Regional jets are faster, quieter and more comfortable than turboprops and generally preferred by customers over turboprops. In recent years, the Company
has lost significant market share in markets where it operates with turboprop aircraft and competitors have introduced regional jet service. As discussed
below, the Company is implementing a plan to deploy additional regional jets and introduced 43 regional jets into its network during 2003, a 61% increase.
Aviation fuel is typically the Company's second largest expense. Prices and availability of all petroleum products are subject to political, economic and
market factors that are generally outside of its control. Accordingly, the price and availability of aviation fuel, as well as other petroleum products, can be
unpredictable.
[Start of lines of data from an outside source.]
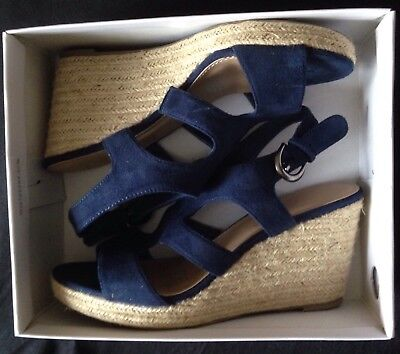 RRP $84.95 SAVANNAH platform Heels. Navy Blue Shoes Only Worn 4 Hours Size 9 New
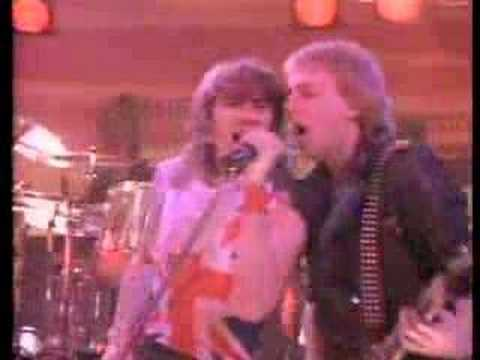 Def Leppard - Photograph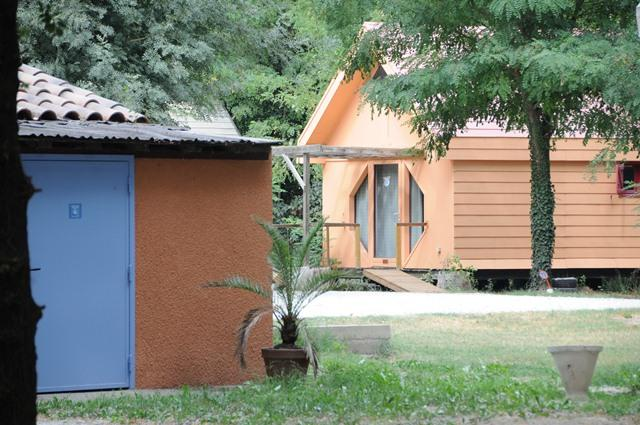 Location camping belle rive 3 location vacances montfrin for Bell rive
Prices may be affected by many factors, including the impact of political instability on crude production, especially in Russia and OPEC
countries; unexpected changes to the availability of petroleum products due to disruptions in distribution systems or refineries; unpredicted increases to oil
demand due to weather or the pace of economic growth; inventory levels of crude, refined products and natural gas; and other factors, such as the relative
fluctuation between the U.S. dollar and other major currencies and influence of speculative positions on the futures exchanges. Because the operations of the
Company are dependent upon aviation fuel, significant increases in aviation fuel costs could materially and adversely affect liquidity, results of operations and
financial condition. Furthermore, the implications of a sharp increase in the price of aviation fuel for a prolonged period of time would be significant. Recent
increases in fuel prices coincided with the decline in the value of the U.S. dollar which negatively impacted fuel prices in 2003. If this trend persists, the
Company faces the risk of sustained high fuel prices. The Company utilizes financial instruments designed to reduce its exposure related to fuel price
increases (see Note 4 for more information on the Company's derivative instruments.)
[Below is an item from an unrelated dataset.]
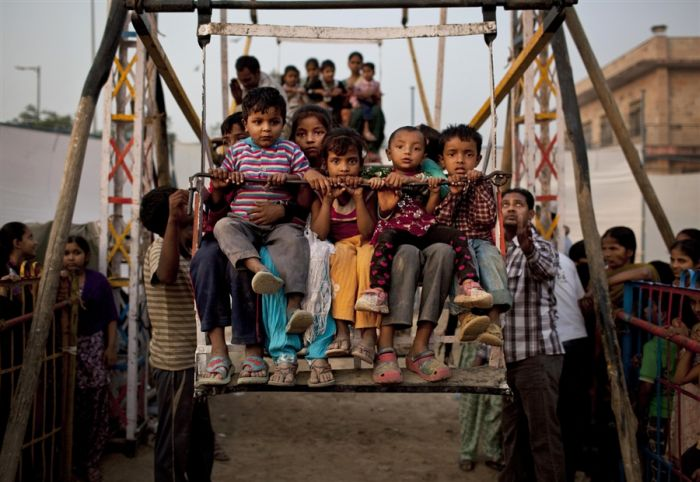 Man-Powered Merry-Go-Round in India (4 pics)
As discussed in more detail above, the Company emerged from bankruptcy on March 31, 2003. In connection with this, US Airways received a $900
million loan guarantee under the Stabilization Act from the Stabilization Board in connection with a $1 billion term loan financing. The definitive
documentation relating to the ATSB Loan contains covenants that require the Company to satisfy ongoing financial requirements, including debt ratio, fixed
charge coverage ratio and minimum liquidity. The ATSB Loan contains covenants that also limit, among other things, the Company's ability to pay dividends
on its common stock, make additional corporate investments and acquisitions, enter into mergers and consolidations and modify certain concessions obtained
as part of the Chapter 11 reorganization. Effective March 12, 2004, US Airways obtained covenant relief for the measurement periods beginning June 30,
2004 through December 31, 2005. If the Company is unable to meet these financial covenants, as amended, the Company would be in default under the ATSB
Loan and the Stabilization Board would have the right to accelerate the ATSB Loan and exercise other remedies against the Company. Such acceleration
would have a material adverse effect on the Company's future liquidity, results of operations and financial condition.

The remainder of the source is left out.